Directive 1:
Answer these questions about the car audio forum thread:
(a) What head unit and amplifier is the poster currently running?
(b) In the poster's earlier car, from roughly what frequency up was the added tweeter playing?
(c) Where are the mids mounted in the poster's car right now, and which way do they fire?

Reading text:
————

Opinions or experiences... ?


----------



## CoastieRon

TheTodd said:


> Has anyone tried using the mid up to... let's say 8-10k and the tweeter from there up? I'm wondering about how high the mid can EFFECTIVELY play. Don't get me wrong, I love the way these sound but I'm in the process of changing things around slightly and I'm curious about what these mids can actually do.
> 
> 
> 
> In one of my previous cars I had Dayton Ref 7" in the doors and Ref 3" in the dash and it sounded great but was just missing _something_. I added a tweeter from about 8k and up and it went from great to WOW!
> 
> 
> 
> I currently am running a Pioneer DD into a JL HD900/5 bridged to these running full pasive (tweeters set to -3) and am very pleased. HOWEVER... I just picked up a JBL MS-8 and, per Andy's recommendation, was going to do the midbasses off the R channels of the JL and the mids/tweets passive off the F of the JL (100w/ch).
> 
> 
> 
> A possibility I thought of was running full active... midbasses and mids off the JL (again, 100w/ch), and the tweeters off of the MS-8 (20w/ch) from the previously mentioned 8k or so and up for that "sparkle" and _feeling_ these AMTs are hailed for.
> 
> 
> 
> It might be worth mentioning that as of right now I have the mids in the dash firing up at the windshield and the tweeters in the sails, BUT I'll more than likely be moving both to the A-pillars aimed across shortly.
> 
> 
> 
> Opinions or experiences... ?




So, did you do this? I was thinking the same thing...

————

(Source records)

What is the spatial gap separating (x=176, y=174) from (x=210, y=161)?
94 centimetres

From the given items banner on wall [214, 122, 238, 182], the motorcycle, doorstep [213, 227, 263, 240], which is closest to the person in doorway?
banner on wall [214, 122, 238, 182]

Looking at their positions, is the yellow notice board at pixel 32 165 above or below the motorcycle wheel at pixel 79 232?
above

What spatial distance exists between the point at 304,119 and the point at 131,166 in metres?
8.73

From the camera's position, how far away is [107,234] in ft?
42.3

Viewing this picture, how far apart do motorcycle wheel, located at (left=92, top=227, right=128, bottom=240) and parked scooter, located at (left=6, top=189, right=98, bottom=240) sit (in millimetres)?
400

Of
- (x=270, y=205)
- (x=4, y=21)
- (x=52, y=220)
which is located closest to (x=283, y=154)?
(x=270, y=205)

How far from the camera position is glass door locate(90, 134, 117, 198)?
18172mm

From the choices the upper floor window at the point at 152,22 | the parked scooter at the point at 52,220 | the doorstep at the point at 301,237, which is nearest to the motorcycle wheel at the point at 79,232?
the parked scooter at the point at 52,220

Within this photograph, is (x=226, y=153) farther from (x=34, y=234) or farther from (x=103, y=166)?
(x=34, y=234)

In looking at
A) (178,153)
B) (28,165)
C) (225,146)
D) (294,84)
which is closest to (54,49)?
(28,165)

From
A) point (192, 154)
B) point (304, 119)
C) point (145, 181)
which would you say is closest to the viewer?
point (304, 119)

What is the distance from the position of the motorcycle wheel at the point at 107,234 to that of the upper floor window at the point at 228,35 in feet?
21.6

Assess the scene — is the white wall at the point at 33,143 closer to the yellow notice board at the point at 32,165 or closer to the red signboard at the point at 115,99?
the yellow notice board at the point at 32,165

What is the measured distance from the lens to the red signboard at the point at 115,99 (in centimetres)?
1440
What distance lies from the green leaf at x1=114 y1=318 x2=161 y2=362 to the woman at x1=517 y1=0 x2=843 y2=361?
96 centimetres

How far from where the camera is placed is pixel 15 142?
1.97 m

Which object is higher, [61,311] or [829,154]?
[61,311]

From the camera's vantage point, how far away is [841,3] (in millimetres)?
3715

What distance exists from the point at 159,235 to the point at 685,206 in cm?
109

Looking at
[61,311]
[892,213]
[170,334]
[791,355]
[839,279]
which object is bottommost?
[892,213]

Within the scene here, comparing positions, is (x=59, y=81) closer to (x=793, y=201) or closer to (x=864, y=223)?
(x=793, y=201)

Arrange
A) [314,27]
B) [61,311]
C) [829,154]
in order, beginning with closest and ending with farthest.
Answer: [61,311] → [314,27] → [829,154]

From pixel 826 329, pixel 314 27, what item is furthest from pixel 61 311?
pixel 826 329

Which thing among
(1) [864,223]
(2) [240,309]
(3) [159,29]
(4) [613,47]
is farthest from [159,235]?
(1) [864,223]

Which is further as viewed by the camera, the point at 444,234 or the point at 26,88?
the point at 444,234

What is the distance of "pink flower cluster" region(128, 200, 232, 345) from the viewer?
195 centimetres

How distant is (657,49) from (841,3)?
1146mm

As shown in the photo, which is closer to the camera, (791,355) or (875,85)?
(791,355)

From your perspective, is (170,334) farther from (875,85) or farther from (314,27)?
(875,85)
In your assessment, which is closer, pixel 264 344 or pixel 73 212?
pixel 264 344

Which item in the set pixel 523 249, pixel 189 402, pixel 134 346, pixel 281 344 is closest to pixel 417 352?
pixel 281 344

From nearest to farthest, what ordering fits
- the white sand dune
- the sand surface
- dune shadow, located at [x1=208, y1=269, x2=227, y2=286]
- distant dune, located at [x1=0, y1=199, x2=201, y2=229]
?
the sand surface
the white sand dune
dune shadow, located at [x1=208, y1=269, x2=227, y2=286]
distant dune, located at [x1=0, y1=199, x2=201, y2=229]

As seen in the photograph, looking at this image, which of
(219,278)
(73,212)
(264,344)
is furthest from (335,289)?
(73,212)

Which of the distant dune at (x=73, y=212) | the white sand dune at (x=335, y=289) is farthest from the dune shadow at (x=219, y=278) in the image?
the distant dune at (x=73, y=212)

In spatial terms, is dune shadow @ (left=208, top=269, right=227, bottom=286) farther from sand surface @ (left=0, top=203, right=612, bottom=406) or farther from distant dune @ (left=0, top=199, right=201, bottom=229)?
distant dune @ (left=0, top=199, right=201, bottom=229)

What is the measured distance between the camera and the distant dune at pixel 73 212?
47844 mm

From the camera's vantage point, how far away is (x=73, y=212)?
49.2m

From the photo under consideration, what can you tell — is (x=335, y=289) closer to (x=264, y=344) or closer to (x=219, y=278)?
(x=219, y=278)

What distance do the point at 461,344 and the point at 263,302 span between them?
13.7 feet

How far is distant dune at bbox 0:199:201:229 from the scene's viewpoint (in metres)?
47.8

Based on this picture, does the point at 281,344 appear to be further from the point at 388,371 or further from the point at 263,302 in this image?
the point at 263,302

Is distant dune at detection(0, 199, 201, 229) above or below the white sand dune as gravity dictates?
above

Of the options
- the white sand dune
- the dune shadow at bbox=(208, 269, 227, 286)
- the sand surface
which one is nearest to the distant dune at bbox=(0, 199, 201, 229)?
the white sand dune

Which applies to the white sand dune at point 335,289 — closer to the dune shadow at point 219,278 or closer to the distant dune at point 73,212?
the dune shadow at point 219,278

————

Directive 2: Please copy the source records word for word, from the start of the listing through the line that contains "94 centimetres", including that line.

Complete output 1:
(a) A Pioneer DD into a JL HD900/5, bridged.
(b) About 8k and up.
(c) In the dash, firing up at the windshield.

Complete output 2:
What is the spatial gap separating (x=176, y=174) from (x=210, y=161)?
94 centimetres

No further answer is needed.